▶ The data:
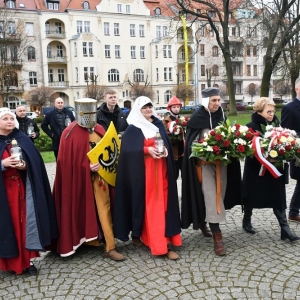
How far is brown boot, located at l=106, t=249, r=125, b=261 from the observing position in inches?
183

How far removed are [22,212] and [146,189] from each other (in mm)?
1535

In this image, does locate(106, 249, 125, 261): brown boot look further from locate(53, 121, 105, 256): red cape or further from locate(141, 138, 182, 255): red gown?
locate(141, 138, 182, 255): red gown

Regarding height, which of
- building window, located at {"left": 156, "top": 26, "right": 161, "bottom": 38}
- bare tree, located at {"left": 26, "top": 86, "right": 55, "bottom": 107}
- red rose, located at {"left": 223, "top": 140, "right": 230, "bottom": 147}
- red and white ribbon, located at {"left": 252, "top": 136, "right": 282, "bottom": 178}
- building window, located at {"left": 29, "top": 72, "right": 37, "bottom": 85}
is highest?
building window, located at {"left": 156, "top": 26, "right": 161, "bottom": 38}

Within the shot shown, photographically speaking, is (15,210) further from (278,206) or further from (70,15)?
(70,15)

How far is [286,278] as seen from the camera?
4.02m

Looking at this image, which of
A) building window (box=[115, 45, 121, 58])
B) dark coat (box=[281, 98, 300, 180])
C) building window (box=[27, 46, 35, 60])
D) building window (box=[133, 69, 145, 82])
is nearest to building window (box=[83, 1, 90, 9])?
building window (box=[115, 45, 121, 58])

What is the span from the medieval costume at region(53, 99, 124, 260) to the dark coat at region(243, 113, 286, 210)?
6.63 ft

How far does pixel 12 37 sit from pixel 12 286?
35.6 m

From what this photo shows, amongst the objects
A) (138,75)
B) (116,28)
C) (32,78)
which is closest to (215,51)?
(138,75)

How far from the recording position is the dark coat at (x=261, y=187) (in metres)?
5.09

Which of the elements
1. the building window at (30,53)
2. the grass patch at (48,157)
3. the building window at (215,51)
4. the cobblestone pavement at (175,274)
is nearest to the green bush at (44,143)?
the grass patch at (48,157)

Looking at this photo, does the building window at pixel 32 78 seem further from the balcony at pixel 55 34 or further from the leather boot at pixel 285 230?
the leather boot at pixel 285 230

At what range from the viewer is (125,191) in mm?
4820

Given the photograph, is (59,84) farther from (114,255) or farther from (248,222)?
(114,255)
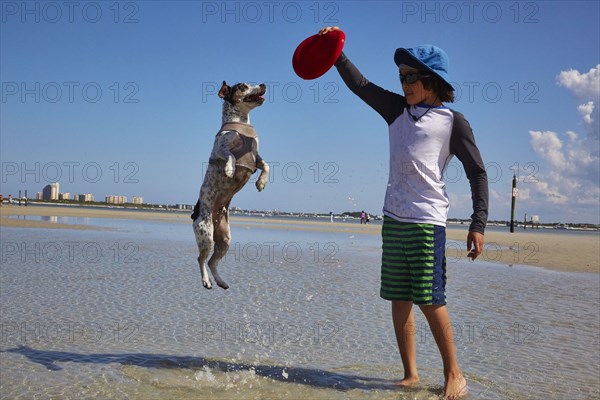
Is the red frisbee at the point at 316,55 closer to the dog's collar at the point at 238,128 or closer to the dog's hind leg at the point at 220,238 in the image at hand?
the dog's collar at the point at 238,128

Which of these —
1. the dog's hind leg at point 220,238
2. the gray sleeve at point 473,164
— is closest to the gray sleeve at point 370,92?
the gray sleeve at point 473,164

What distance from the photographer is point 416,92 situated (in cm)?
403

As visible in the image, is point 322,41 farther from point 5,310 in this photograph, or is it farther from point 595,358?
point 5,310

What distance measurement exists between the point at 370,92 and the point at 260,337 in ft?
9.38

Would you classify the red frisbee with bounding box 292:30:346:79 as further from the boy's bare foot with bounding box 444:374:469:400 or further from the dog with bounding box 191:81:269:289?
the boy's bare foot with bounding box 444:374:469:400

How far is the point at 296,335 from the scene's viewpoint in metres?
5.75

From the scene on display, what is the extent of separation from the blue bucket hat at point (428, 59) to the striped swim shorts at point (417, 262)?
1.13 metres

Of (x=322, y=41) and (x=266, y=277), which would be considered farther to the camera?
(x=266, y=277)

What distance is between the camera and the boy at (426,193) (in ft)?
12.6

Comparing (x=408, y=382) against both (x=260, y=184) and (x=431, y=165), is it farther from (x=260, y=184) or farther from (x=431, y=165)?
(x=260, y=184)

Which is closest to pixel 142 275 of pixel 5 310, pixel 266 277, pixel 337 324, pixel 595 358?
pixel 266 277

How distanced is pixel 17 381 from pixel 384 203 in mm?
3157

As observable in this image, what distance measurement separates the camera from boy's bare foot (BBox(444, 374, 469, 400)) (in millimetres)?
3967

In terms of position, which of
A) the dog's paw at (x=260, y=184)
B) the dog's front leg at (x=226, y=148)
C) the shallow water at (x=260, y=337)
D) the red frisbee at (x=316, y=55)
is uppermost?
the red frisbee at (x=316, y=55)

▶ What is needed: Repeat all of the lines above with every "brown boot" replaced by "black boot", leaving everything else unchanged and omitting the pictures.

▶ Solution to the problem:
How far is black boot, located at l=106, t=249, r=125, b=261 from the observing position in inches?
183

How far removed are [22,212] and [146,189] from each other (in mm)?
1535

In this image, does locate(106, 249, 125, 261): black boot look further from locate(53, 121, 105, 256): red cape or further from locate(141, 138, 182, 255): red gown?
locate(141, 138, 182, 255): red gown

Regarding height, which of
- building window, located at {"left": 156, "top": 26, "right": 161, "bottom": 38}
- bare tree, located at {"left": 26, "top": 86, "right": 55, "bottom": 107}
- red rose, located at {"left": 223, "top": 140, "right": 230, "bottom": 147}
- red and white ribbon, located at {"left": 252, "top": 136, "right": 282, "bottom": 178}
- building window, located at {"left": 29, "top": 72, "right": 37, "bottom": 85}
is highest?
building window, located at {"left": 156, "top": 26, "right": 161, "bottom": 38}

Within the shot shown, photographically speaking, is (15,210) further from (278,206) or further from (70,15)?
(70,15)

How far is [286,278] as seen from the camera?
4.02m

Looking at this image, which of
A) building window (box=[115, 45, 121, 58])
B) dark coat (box=[281, 98, 300, 180])
C) building window (box=[27, 46, 35, 60])
D) building window (box=[133, 69, 145, 82])
is nearest to building window (box=[83, 1, 90, 9])?
building window (box=[115, 45, 121, 58])

What is the span from the medieval costume at region(53, 99, 124, 260) to the dark coat at region(243, 113, 286, 210)?
6.63 ft

How far does pixel 12 37 sit from pixel 12 286?
35.6 m

From what this photo shows, amongst the objects
A) (138,75)
B) (116,28)
C) (32,78)
which is closest to (215,51)?
(138,75)

How far from the recording position is the dark coat at (x=261, y=187) (in metres)?
5.09

Which of the elements
1. the building window at (30,53)
2. the grass patch at (48,157)
3. the building window at (215,51)
4. the cobblestone pavement at (175,274)
is nearest to the green bush at (44,143)?
the grass patch at (48,157)

Looking at this photo, does the building window at pixel 32 78 seem further from the balcony at pixel 55 34 or further from the leather boot at pixel 285 230?
the leather boot at pixel 285 230

At what range from the viewer is (125,191) in mm?
4820

Given the photograph, is (59,84) farther from (114,255) or farther from (248,222)?
(114,255)
Is the red frisbee at the point at 316,55 closer to the dog's collar at the point at 238,128 or closer to the dog's hind leg at the point at 220,238 in the image at hand?
the dog's collar at the point at 238,128

Which of these —
1. the dog's hind leg at point 220,238
2. the gray sleeve at point 473,164
— is closest to the gray sleeve at point 370,92?
the gray sleeve at point 473,164

What distance from the photographer is point 416,92 situated (in cm)?
403

As visible in the image, is point 322,41 farther from point 5,310 in this photograph, or is it farther from point 595,358?
point 5,310

What distance measurement exists between the point at 370,92 and the point at 260,337 in ft?
9.38

Would you classify the red frisbee with bounding box 292:30:346:79 as further from the boy's bare foot with bounding box 444:374:469:400 or further from the dog with bounding box 191:81:269:289?
the boy's bare foot with bounding box 444:374:469:400

How far is the point at 296,335 from the scene's viewpoint in metres?
5.75

From the scene on display, what is the extent of separation from the blue bucket hat at point (428, 59) to the striped swim shorts at point (417, 262)?
1.13 metres

Of (x=322, y=41) and (x=266, y=277), which would be considered farther to the camera?
(x=266, y=277)

What distance is between the camera and the boy at (426,193) (in ft)?
12.6

Comparing (x=408, y=382) against both (x=260, y=184) and (x=431, y=165), is it farther from (x=260, y=184) or farther from (x=431, y=165)?
(x=260, y=184)

Which is closest to pixel 142 275 of pixel 5 310, pixel 266 277, pixel 337 324, pixel 595 358?
pixel 266 277

How distanced is pixel 17 381 from pixel 384 203 in mm?
3157

As observable in this image, what distance measurement separates the camera from boy's bare foot (BBox(444, 374, 469, 400)) (in millimetres)?
3967

In terms of position, which of
A) the dog's paw at (x=260, y=184)
B) the dog's front leg at (x=226, y=148)
C) the shallow water at (x=260, y=337)
D) the red frisbee at (x=316, y=55)
is uppermost?
the red frisbee at (x=316, y=55)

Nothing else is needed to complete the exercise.